_Texte proposé_.
────────────────────

La France en Indopacifique : puissance d'équilibre ou puissance exclue ?
- Skander Hamza
- 30 janv. 2023
- 3 min de lecture
Trois mois après le discours d’Emmanuel Macron au sommet de l’APEC (Asia-Pacific Economic Cooperation), le Sénat a, dans un rapport du 25 janvier 2023, qualifié la stratégie affichée par l'exécutif en Indopacifique de démesurée quant aux moyens engagés et engageables.

Emmanuel Macron au sommet de l'APEC
La France en Indopacifique, la grande ambition de la Troisième Voie
“Vous devez vous demander ce qu’un président français fait là” ironisait Emmanuel Macron le 18 novembre dernier à Bangkok lors d’un sommet de l’APEC. En dépit d’une immense zone économique exclusive (11 millions de km²), de territoires allant de la Polynésie française à la Réunion et de 1,6 millions de citoyens, la France pèse peu dans le jeu des Grandes puissances de la région. Exclue de l’alliance anglo-saxonne de l’AUKUS (Australie, Royaume-Uni, Etats-Unis) tout comme du Quad (Quadrilateral Security Dialogue), la France se veut une puissance d’équilibre, une “Troisième voie” entre l’ombrelle américaine et l’expansionnisme chinois. Le discours séduit des puissances moyennes comme les Philippines, l’Indonésie et la Thaïlande, soucieuses du maintien de leur souveraineté, mais cela ne suffit pas.
Paris s’acharne en effet à se projeter dans une zone éloignée mais aujourd’hui majeure dans les enjeux militaires, commerciaux et économiques. Or, ce rôle n’est pas des plus simples à jouer entre les grandes puissances de la région et l’hégémonie américaine.
La France entretient cependant des relations historiques avec l’Indochine et l’Océanie et a lancé des partenariats militaires avec l’Indonésie et Singapour depuis le début des années 2010. Il y a également eu un rapprochement entre l’Inde et la France depuis l’élection d’Emmanuel Macron, notamment à travers des manœuvres militaires conjointes.
Mais la communication et la crédibilité françaises dépendent essentiellement du domaine militaire. Ceci peine à rassurer alors que la Chine produit tous les quatre ans l’équivalent de la flotte française.

────────────────────

_Consigne_.
Réécris le texte sur la France en Indopacifique en partant de « La France entretient » et en allant jusqu'à « manœuvres militaires conjointes. », et remplace « manœuvres militaires conjointes » par « exercices militaires conjoints ».

_Entrées de questions spatiales_.
────────────────────

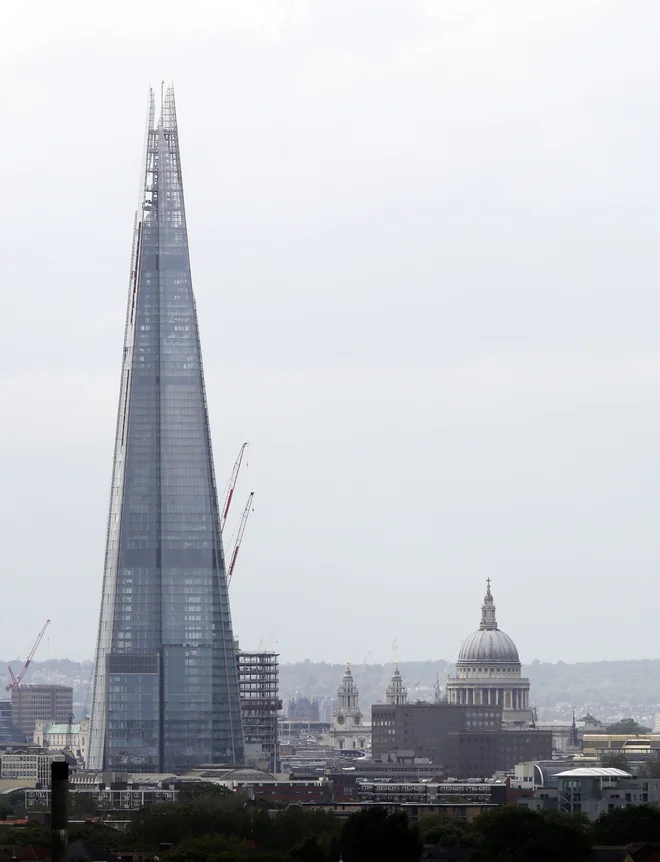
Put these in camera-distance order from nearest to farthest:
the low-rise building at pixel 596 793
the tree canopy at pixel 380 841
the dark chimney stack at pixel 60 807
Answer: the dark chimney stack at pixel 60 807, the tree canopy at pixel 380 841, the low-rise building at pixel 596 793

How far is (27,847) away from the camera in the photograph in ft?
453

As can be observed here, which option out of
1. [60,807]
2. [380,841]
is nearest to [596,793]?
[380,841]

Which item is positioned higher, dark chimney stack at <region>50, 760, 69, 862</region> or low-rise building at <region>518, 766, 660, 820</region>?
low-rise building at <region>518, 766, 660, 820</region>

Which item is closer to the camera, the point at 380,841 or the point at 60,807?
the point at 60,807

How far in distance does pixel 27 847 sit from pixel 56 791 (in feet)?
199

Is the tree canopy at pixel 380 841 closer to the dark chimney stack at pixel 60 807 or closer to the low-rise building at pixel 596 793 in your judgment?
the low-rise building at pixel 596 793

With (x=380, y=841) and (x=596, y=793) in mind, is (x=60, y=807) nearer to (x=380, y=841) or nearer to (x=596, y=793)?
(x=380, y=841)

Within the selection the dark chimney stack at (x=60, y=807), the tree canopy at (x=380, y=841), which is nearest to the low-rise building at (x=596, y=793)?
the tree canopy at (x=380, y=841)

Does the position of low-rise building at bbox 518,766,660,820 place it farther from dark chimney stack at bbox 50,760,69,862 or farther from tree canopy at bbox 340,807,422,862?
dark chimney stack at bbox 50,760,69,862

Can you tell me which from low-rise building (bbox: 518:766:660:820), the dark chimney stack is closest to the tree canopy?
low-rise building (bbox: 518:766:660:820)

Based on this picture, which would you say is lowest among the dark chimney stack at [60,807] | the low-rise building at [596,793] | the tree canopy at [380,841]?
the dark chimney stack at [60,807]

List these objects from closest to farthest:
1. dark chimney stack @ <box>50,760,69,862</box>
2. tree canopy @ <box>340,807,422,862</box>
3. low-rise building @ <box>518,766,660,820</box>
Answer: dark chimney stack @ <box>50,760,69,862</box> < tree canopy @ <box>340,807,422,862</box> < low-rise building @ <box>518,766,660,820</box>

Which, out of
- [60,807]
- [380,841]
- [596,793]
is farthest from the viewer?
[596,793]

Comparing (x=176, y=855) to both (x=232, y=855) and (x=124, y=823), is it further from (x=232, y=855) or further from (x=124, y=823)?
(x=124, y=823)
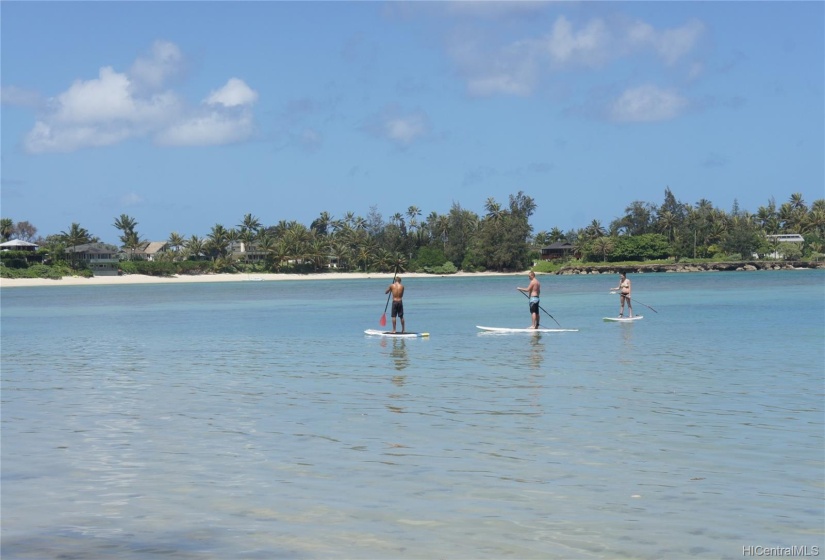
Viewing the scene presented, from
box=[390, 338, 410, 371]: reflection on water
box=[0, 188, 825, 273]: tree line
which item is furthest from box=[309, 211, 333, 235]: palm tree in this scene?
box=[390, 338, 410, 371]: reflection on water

────────────────────

_Corrigé_.
La France entretient cependant des relations historiques avec l’Indochine et l’Océanie et a lancé des partenariats militaires avec l’Indonésie et Singapour depuis le début des années 2010. Il y a également eu un rapprochement entre l’Inde et la France depuis l’élection d’Emmanuel Macron, notamment à travers des exercices militaires conjoints.